Set problem
Report how many lines in the items below contain the string "story", with case counting. Give only the number.
━━━━━━━━━━━━━━━━
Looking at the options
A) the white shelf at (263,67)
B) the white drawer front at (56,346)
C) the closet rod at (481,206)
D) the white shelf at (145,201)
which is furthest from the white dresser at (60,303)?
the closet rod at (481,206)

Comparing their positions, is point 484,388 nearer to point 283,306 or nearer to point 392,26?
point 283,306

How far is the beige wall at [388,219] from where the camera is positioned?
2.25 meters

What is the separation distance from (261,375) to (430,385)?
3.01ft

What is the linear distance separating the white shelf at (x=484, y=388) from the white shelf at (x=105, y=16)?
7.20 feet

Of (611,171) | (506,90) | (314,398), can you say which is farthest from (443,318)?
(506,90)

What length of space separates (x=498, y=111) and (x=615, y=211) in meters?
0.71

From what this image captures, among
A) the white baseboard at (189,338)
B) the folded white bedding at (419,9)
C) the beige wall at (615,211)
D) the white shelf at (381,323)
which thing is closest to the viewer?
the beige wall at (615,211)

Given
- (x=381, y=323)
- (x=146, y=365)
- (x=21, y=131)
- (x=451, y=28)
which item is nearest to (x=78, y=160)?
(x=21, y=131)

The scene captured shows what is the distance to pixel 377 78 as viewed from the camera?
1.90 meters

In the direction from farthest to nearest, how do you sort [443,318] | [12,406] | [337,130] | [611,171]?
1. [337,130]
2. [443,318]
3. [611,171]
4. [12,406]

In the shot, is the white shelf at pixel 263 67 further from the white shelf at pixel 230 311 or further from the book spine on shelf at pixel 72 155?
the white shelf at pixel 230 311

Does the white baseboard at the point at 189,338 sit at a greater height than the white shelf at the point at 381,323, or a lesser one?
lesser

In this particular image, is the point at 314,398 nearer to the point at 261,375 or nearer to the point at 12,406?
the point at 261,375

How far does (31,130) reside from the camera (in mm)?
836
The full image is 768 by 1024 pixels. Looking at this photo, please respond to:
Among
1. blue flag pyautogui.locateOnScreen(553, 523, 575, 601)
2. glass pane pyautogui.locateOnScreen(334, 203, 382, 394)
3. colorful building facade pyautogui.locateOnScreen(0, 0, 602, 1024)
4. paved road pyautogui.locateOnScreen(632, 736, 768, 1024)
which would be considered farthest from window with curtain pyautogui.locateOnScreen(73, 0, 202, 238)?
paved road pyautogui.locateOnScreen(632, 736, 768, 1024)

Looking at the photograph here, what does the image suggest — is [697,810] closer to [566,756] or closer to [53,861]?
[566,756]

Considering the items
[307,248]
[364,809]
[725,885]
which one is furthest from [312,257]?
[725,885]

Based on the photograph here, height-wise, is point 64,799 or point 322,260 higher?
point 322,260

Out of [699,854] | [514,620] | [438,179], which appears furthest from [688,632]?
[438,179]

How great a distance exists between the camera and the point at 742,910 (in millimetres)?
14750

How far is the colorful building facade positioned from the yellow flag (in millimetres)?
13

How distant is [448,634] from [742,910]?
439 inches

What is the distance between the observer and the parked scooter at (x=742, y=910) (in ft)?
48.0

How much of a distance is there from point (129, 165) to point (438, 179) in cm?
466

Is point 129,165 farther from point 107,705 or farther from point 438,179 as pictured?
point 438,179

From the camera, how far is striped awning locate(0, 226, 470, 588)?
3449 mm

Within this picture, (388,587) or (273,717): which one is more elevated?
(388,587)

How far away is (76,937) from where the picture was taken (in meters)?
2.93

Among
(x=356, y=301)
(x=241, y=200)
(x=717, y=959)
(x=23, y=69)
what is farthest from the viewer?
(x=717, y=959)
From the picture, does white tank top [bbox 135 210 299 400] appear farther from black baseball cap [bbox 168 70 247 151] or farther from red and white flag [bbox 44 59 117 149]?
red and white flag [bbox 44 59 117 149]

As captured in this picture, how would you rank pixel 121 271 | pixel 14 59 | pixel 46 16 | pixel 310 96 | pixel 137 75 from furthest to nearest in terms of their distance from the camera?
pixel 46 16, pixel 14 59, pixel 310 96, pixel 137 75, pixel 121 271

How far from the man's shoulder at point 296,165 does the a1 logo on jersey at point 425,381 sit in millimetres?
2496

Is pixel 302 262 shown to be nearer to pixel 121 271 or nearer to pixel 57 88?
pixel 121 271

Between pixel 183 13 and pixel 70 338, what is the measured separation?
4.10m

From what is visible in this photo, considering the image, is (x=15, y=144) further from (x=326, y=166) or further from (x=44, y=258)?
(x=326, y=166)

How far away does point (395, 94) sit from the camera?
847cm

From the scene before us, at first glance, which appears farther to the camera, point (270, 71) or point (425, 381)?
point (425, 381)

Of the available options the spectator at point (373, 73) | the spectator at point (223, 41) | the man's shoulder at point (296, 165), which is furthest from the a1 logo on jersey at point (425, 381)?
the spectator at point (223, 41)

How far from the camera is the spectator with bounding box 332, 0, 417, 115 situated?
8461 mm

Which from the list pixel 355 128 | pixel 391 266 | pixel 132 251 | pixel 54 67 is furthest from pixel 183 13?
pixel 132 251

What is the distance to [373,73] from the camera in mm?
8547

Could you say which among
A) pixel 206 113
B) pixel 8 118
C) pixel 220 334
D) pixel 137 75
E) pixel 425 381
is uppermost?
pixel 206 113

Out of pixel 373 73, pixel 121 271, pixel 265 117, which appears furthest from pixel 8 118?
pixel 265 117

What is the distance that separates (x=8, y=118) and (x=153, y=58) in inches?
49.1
━━━━━━━━━━━━━━━━
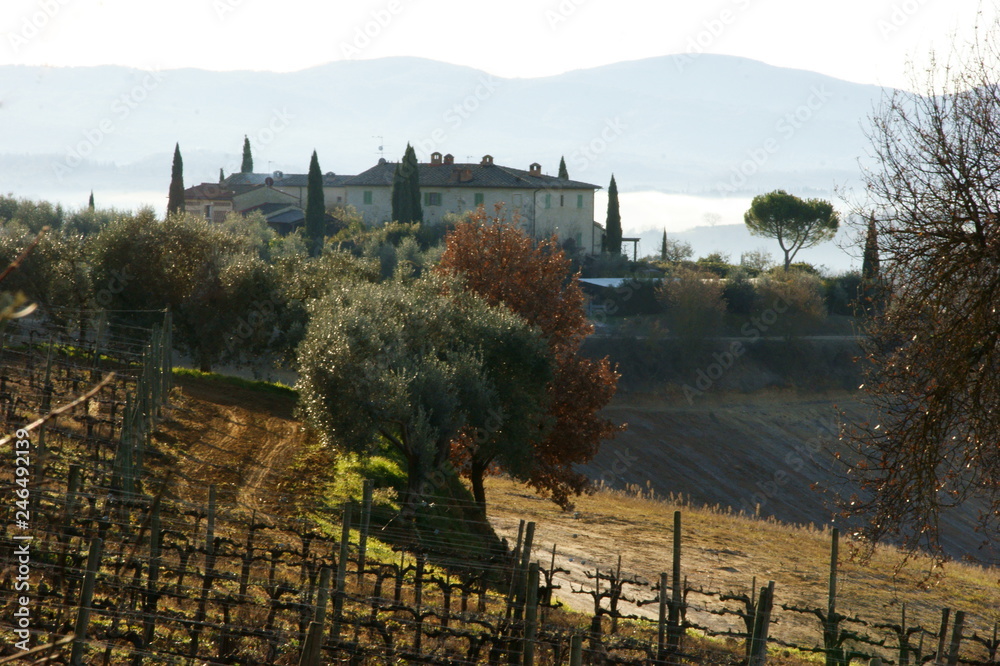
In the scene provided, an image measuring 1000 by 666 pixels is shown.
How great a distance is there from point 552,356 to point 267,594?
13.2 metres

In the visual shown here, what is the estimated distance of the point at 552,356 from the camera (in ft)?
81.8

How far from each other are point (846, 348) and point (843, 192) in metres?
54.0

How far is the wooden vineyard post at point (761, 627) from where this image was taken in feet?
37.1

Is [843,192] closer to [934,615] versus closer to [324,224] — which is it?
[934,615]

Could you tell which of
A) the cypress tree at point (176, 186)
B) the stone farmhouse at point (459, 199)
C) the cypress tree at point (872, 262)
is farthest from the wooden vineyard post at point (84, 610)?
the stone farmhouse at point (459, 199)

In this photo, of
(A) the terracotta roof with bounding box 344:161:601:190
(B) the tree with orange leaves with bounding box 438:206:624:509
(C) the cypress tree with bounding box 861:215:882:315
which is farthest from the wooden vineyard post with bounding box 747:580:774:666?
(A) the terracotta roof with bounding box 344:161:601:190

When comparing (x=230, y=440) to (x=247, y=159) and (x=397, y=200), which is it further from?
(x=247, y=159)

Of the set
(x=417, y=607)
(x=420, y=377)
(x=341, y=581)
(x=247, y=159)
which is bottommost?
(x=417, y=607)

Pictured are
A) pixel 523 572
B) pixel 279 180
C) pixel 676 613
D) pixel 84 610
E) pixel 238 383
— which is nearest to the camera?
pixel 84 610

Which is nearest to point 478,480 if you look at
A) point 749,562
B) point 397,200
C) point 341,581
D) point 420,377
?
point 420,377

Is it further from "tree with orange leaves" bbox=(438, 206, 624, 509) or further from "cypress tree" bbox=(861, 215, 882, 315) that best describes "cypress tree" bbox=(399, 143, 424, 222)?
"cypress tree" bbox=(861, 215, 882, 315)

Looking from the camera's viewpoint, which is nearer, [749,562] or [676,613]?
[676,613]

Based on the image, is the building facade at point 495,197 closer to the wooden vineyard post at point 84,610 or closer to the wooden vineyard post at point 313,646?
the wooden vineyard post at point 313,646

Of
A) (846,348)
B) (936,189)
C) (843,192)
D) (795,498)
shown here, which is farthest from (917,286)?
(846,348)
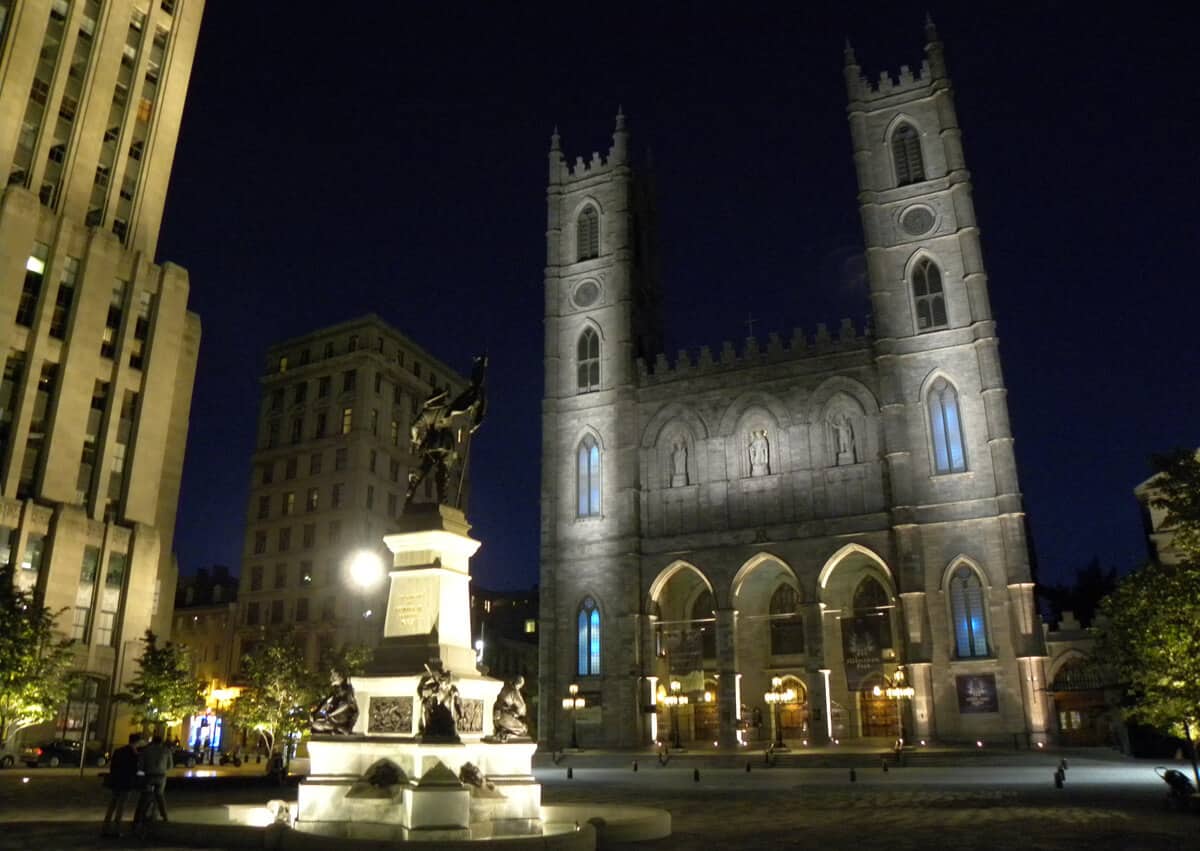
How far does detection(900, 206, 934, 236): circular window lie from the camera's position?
━━━━━━━━━━━━━━━━
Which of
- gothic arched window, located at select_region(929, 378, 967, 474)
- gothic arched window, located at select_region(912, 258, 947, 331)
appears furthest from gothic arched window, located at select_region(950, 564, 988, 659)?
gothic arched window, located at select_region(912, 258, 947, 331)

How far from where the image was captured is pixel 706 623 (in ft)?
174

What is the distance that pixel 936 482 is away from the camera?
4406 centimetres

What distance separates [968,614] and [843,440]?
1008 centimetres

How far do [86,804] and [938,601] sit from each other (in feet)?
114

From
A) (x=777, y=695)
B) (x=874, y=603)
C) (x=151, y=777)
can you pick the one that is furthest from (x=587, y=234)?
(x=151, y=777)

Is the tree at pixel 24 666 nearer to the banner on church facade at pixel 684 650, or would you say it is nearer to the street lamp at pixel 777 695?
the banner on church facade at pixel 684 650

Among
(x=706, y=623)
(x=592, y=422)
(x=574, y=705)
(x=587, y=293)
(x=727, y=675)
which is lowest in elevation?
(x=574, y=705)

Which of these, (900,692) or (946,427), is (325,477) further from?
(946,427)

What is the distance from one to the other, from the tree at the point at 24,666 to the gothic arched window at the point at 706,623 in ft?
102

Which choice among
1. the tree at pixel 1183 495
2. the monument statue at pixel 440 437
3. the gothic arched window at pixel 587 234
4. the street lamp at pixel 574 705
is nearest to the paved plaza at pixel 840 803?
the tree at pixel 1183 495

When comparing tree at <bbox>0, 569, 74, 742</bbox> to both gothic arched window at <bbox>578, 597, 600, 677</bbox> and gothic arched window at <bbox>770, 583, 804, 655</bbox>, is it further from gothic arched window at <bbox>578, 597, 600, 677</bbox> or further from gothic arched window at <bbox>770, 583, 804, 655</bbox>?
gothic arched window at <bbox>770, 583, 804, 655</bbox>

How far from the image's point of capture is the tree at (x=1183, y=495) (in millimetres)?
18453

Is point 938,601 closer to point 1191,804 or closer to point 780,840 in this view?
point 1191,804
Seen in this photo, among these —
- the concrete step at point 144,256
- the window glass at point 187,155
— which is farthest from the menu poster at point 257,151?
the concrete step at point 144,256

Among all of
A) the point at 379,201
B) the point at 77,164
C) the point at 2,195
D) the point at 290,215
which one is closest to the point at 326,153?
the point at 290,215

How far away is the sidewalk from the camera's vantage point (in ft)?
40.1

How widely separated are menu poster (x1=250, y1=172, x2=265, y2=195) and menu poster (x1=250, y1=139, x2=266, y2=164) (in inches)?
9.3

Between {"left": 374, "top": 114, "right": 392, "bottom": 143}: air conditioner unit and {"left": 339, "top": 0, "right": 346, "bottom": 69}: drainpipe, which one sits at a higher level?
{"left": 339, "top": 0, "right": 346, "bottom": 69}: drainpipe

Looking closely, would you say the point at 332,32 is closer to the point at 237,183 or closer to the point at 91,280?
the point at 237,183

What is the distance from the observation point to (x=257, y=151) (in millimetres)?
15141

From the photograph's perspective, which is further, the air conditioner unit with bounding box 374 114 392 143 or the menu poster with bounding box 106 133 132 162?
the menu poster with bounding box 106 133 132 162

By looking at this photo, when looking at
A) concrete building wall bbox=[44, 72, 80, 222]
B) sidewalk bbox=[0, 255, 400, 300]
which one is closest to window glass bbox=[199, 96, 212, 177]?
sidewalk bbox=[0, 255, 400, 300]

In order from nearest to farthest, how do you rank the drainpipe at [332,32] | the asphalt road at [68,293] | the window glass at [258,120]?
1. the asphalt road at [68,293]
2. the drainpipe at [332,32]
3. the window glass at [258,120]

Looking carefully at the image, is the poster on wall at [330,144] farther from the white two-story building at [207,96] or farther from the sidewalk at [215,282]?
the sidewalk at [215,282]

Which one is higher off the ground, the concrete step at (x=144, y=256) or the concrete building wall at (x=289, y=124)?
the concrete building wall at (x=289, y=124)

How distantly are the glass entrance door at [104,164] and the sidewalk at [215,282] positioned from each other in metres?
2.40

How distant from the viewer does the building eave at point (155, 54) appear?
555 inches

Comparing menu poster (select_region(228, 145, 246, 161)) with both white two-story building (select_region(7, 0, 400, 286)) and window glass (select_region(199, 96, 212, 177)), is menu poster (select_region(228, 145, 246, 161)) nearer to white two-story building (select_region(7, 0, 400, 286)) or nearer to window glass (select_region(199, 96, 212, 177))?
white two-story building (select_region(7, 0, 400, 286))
━━━━━━━━━━━━━━━━
Output below
3